■ Provided entries:
· · · ·
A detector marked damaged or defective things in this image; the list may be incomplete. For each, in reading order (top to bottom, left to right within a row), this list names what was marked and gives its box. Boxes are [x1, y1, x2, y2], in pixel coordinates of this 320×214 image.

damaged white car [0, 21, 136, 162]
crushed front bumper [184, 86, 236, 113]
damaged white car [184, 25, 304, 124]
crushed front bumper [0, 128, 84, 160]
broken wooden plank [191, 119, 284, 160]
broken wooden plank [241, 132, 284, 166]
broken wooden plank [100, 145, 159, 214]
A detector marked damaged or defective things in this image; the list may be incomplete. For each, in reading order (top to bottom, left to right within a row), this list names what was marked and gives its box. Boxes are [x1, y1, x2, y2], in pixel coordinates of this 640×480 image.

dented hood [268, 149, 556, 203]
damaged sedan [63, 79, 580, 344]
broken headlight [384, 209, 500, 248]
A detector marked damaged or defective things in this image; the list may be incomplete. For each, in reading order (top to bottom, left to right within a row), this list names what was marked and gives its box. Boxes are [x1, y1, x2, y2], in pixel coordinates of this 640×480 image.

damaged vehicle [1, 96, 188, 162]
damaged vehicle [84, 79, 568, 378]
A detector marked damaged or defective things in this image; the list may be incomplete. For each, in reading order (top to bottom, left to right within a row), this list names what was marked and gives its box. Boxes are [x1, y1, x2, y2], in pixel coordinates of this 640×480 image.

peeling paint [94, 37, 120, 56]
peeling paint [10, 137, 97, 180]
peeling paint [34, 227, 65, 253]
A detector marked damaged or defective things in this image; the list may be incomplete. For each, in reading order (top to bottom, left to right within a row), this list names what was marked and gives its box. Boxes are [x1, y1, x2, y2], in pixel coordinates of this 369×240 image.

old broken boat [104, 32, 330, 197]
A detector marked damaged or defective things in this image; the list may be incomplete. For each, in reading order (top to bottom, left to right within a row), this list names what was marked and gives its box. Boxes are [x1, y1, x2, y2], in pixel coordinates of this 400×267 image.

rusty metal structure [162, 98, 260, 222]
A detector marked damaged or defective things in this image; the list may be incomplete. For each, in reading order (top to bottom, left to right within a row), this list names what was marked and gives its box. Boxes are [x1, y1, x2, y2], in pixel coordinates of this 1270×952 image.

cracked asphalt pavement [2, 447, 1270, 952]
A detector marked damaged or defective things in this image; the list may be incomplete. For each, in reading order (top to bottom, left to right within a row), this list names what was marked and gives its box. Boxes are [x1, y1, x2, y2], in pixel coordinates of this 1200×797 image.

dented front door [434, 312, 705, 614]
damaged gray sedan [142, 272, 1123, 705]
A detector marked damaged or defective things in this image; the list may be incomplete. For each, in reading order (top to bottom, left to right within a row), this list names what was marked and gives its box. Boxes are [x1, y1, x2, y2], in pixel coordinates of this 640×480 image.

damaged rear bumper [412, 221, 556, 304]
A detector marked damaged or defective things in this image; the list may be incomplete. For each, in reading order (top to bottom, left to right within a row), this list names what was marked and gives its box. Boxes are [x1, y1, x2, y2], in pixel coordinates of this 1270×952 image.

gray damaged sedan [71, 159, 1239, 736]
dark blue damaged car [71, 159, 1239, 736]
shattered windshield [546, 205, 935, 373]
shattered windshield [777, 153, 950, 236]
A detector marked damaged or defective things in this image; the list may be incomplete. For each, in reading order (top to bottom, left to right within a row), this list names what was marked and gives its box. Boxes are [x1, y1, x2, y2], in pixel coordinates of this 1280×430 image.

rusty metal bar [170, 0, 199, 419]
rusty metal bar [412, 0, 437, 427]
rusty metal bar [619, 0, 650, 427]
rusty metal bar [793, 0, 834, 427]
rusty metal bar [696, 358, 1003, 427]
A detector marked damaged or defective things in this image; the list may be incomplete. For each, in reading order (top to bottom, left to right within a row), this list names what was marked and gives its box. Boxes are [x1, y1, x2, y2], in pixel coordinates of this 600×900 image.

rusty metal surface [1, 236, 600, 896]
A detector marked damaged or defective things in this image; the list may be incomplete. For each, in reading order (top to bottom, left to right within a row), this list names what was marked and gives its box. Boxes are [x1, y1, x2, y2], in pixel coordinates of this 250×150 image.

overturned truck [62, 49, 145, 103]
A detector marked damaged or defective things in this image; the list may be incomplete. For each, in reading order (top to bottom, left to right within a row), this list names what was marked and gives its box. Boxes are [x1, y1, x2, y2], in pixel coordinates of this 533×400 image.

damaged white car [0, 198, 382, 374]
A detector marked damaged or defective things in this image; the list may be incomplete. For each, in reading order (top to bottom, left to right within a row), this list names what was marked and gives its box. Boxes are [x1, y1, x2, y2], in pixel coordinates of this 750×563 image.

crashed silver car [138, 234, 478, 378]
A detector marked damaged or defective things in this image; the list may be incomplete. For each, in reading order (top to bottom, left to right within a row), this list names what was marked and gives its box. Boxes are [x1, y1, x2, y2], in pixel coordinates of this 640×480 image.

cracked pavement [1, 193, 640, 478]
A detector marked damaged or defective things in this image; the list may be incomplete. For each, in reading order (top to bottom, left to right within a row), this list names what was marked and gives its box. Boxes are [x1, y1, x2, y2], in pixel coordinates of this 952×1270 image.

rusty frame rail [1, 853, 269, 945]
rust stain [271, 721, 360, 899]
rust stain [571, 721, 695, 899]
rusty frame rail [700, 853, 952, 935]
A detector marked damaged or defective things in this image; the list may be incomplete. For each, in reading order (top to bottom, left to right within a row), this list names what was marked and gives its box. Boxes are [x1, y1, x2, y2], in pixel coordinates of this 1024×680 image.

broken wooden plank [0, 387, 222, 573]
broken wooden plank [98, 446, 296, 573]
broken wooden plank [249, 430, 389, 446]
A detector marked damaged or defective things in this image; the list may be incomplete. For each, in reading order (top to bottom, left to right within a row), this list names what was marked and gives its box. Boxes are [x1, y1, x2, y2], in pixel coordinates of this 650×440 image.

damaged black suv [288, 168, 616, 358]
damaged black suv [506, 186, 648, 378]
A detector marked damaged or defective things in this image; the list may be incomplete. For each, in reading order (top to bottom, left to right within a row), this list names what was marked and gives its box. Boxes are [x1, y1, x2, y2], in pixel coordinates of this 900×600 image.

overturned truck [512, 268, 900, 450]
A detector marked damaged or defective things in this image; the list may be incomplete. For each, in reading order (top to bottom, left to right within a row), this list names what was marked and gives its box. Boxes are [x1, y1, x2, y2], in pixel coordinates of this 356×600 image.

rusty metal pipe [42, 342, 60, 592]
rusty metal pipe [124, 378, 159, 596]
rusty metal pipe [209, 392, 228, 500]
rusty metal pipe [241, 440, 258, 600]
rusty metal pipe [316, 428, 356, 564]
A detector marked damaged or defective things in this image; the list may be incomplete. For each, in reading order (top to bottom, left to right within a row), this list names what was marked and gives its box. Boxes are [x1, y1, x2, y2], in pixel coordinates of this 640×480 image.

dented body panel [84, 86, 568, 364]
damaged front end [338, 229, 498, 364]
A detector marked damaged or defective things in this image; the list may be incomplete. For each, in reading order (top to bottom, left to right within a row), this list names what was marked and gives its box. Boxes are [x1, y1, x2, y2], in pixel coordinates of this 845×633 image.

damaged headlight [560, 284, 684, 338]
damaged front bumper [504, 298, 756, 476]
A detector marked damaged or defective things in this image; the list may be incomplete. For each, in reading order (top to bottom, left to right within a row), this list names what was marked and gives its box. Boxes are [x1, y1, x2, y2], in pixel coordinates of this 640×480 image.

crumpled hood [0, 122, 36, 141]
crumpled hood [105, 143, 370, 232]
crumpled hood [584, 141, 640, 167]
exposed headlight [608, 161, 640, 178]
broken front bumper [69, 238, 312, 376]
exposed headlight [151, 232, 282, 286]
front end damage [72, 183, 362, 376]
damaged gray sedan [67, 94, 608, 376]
· · · ·
■ Work to be completed: The records above should be transcribed in full, with no differences.

■ Result:
A detector marked damaged or defective things in this image; the list may be incomplete. For each, in reading order (top to bottom, left to right within a row), this list names what was marked and gives its box. Boxes are [x1, y1, x2, y2], in pixel coordinates of this 320×214 image.

damaged white car [0, 21, 136, 162]
crushed front bumper [184, 86, 236, 113]
damaged white car [184, 25, 304, 124]
crushed front bumper [0, 128, 84, 160]
broken wooden plank [191, 119, 284, 160]
broken wooden plank [241, 132, 284, 166]
broken wooden plank [100, 145, 159, 214]
A detector marked damaged or defective things in this image; the list may be incomplete. For each, in reading order (top to bottom, left to right within a row), this list names what was marked and gives its box. Boxes are [x1, y1, x2, y2], in pixel coordinates of this 640×480 image.

dented hood [268, 149, 556, 203]
damaged sedan [63, 79, 580, 344]
broken headlight [384, 209, 500, 248]
A detector marked damaged or defective things in this image; the list may be incomplete. For each, in reading order (top to bottom, left to right within a row), this list names what was marked and gives its box. Boxes are [x1, y1, x2, y2], in pixel coordinates of this 640×480 image.

damaged vehicle [1, 96, 188, 162]
damaged vehicle [84, 79, 568, 378]
A detector marked damaged or defective things in this image; the list may be incomplete. For each, in reading order (top to bottom, left to right within a row), this list names what was marked and gives its box. Boxes are [x1, y1, x2, y2], in pixel coordinates of this 640×480 image.

peeling paint [94, 37, 120, 56]
peeling paint [10, 137, 97, 180]
peeling paint [34, 227, 65, 253]
A detector marked damaged or defective things in this image; the list may be incomplete. For each, in reading order (top to bottom, left to right within a row), this list names what was marked and gives its box. Boxes are [x1, y1, x2, y2], in pixel coordinates of this 369×240 image.

old broken boat [104, 32, 330, 197]
A detector marked damaged or defective things in this image; the list may be incomplete. For each, in reading order (top to bottom, left to right within a row), this list names what was marked and gives its box. Boxes are [x1, y1, x2, y2], in pixel coordinates of this 400×267 image.

rusty metal structure [162, 98, 260, 222]
A detector marked damaged or defective things in this image; the list may be incomplete. For each, in reading order (top to bottom, left to right within a row), this list names what was marked and gives its box. Boxes are [x1, y1, x2, y2], in pixel coordinates of this 1270×952 image.

cracked asphalt pavement [2, 447, 1270, 952]
A detector marked damaged or defective things in this image; the list may be incomplete. For each, in reading order (top to bottom, left to right within a row), this list names what was marked and gives its box. Boxes are [x1, y1, x2, y2], in pixel coordinates of this 1200×797 image.

dented front door [434, 312, 705, 614]
damaged gray sedan [142, 272, 1123, 705]
A detector marked damaged or defective things in this image; the list may be incomplete. For each, in reading order (top to bottom, left to right within a row), this list names what was marked and gives its box. Boxes are [x1, y1, x2, y2], in pixel coordinates of this 640×480 image.

damaged rear bumper [412, 221, 556, 304]
A detector marked damaged or defective things in this image; the list may be incomplete. For each, in reading order (top to bottom, left to right within a row), this list names what was marked and gives its box. Boxes are [x1, y1, x2, y2], in pixel coordinates of this 1270×952 image.

gray damaged sedan [71, 159, 1239, 736]
dark blue damaged car [71, 159, 1239, 736]
shattered windshield [546, 205, 935, 373]
shattered windshield [777, 153, 950, 236]
A detector marked damaged or defective things in this image; the list may be incomplete. For each, in reading order (top to bottom, left to right within a row), this list names what was marked and gives its box. Boxes are [x1, y1, x2, y2], in pixel coordinates of this 1280×430 image.

rusty metal bar [170, 0, 199, 419]
rusty metal bar [412, 0, 437, 427]
rusty metal bar [619, 0, 650, 427]
rusty metal bar [793, 0, 834, 427]
rusty metal bar [696, 358, 1003, 427]
A detector marked damaged or defective things in this image; the list may be incomplete. For each, in reading order (top to bottom, left to right within a row), this list names what was marked and gives its box. Boxes are [x1, y1, x2, y2], in pixel coordinates of this 600×900 image.

rusty metal surface [1, 236, 600, 896]
A detector marked damaged or defective things in this image; the list may be incomplete. For each, in reading order (top to bottom, left to right within a row), this list names what was marked and gives its box. Boxes are [x1, y1, x2, y2], in pixel coordinates of this 250×150 image.

overturned truck [62, 49, 145, 103]
A detector marked damaged or defective things in this image; the list may be incomplete. For each, in reading order (top to bottom, left to right within a row), this list names what was marked and gives its box. Boxes are [x1, y1, x2, y2], in pixel coordinates of this 533×400 image.

damaged white car [0, 198, 382, 374]
A detector marked damaged or defective things in this image; the list may be incomplete. For each, in reading order (top to bottom, left to right within a row), this list names what was marked and gives its box. Boxes are [x1, y1, x2, y2], in pixel coordinates of this 750×563 image.

crashed silver car [138, 234, 478, 378]
A detector marked damaged or defective things in this image; the list may be incomplete. For each, in reading order (top to bottom, left to right within a row), this list names what was marked and gives its box. Boxes are [x1, y1, x2, y2], in pixel coordinates of this 640×480 image.

cracked pavement [1, 193, 640, 478]
A detector marked damaged or defective things in this image; the list may be incomplete. For each, in reading order (top to bottom, left to right within a row), this list names what was marked and gives its box. Boxes are [x1, y1, x2, y2], in pixel coordinates of this 952×1270 image.

rusty frame rail [1, 853, 269, 945]
rust stain [271, 721, 360, 899]
rust stain [571, 721, 695, 899]
rusty frame rail [700, 853, 952, 935]
A detector marked damaged or defective things in this image; the list may be incomplete. For each, in reading order (top to bottom, left to right within a row), this list names what was marked and gives its box. Boxes are [x1, y1, x2, y2], in pixel coordinates of this 1024×680 image.

broken wooden plank [0, 387, 222, 573]
broken wooden plank [98, 446, 296, 573]
broken wooden plank [249, 430, 389, 446]
A detector marked damaged or defective things in this image; the list may be incomplete. For each, in reading order (top to bottom, left to right within a row), this list names what was marked and gives its box. Boxes are [x1, y1, x2, y2], in pixel coordinates of this 650×440 image.

damaged black suv [288, 168, 616, 358]
damaged black suv [506, 186, 648, 378]
A detector marked damaged or defective things in this image; the list may be incomplete. For each, in reading order (top to bottom, left to right within a row), this list names what was marked and gives its box. Boxes are [x1, y1, x2, y2], in pixel coordinates of this 900×600 image.

overturned truck [512, 268, 900, 450]
A detector marked damaged or defective things in this image; the list may be incomplete. For each, in reading order (top to bottom, left to right within a row), this list names what was marked and gives its box. Boxes are [x1, y1, x2, y2], in pixel coordinates of this 356×600 image.

rusty metal pipe [42, 342, 60, 592]
rusty metal pipe [124, 378, 159, 596]
rusty metal pipe [209, 392, 228, 500]
rusty metal pipe [241, 440, 258, 600]
rusty metal pipe [316, 428, 356, 564]
A detector marked damaged or defective things in this image; the list may be incomplete. For each, in reading order (top to bottom, left to right within a row), this list names what was marked and gives its box. Boxes are [x1, y1, x2, y2], in pixel coordinates of this 640×480 image.

dented body panel [84, 86, 568, 364]
damaged front end [338, 229, 498, 364]
A detector marked damaged or defective things in this image; the list may be incomplete. For each, in reading order (top to bottom, left to right within a row), this list names what was marked and gives its box. Boxes are [x1, y1, x2, y2], in pixel coordinates of this 845×633 image.

damaged headlight [560, 284, 684, 338]
damaged front bumper [504, 298, 756, 476]
A detector marked damaged or defective things in this image; the list may be incomplete. For each, in reading order (top to bottom, left to right within a row), this list names what was marked and gives its box. Boxes are [x1, y1, x2, y2], in pixel coordinates of this 640×480 image.

crumpled hood [0, 122, 36, 141]
crumpled hood [105, 143, 370, 232]
crumpled hood [584, 141, 640, 167]
exposed headlight [608, 161, 640, 178]
broken front bumper [69, 238, 312, 376]
exposed headlight [151, 232, 282, 286]
front end damage [72, 183, 362, 376]
damaged gray sedan [67, 94, 608, 376]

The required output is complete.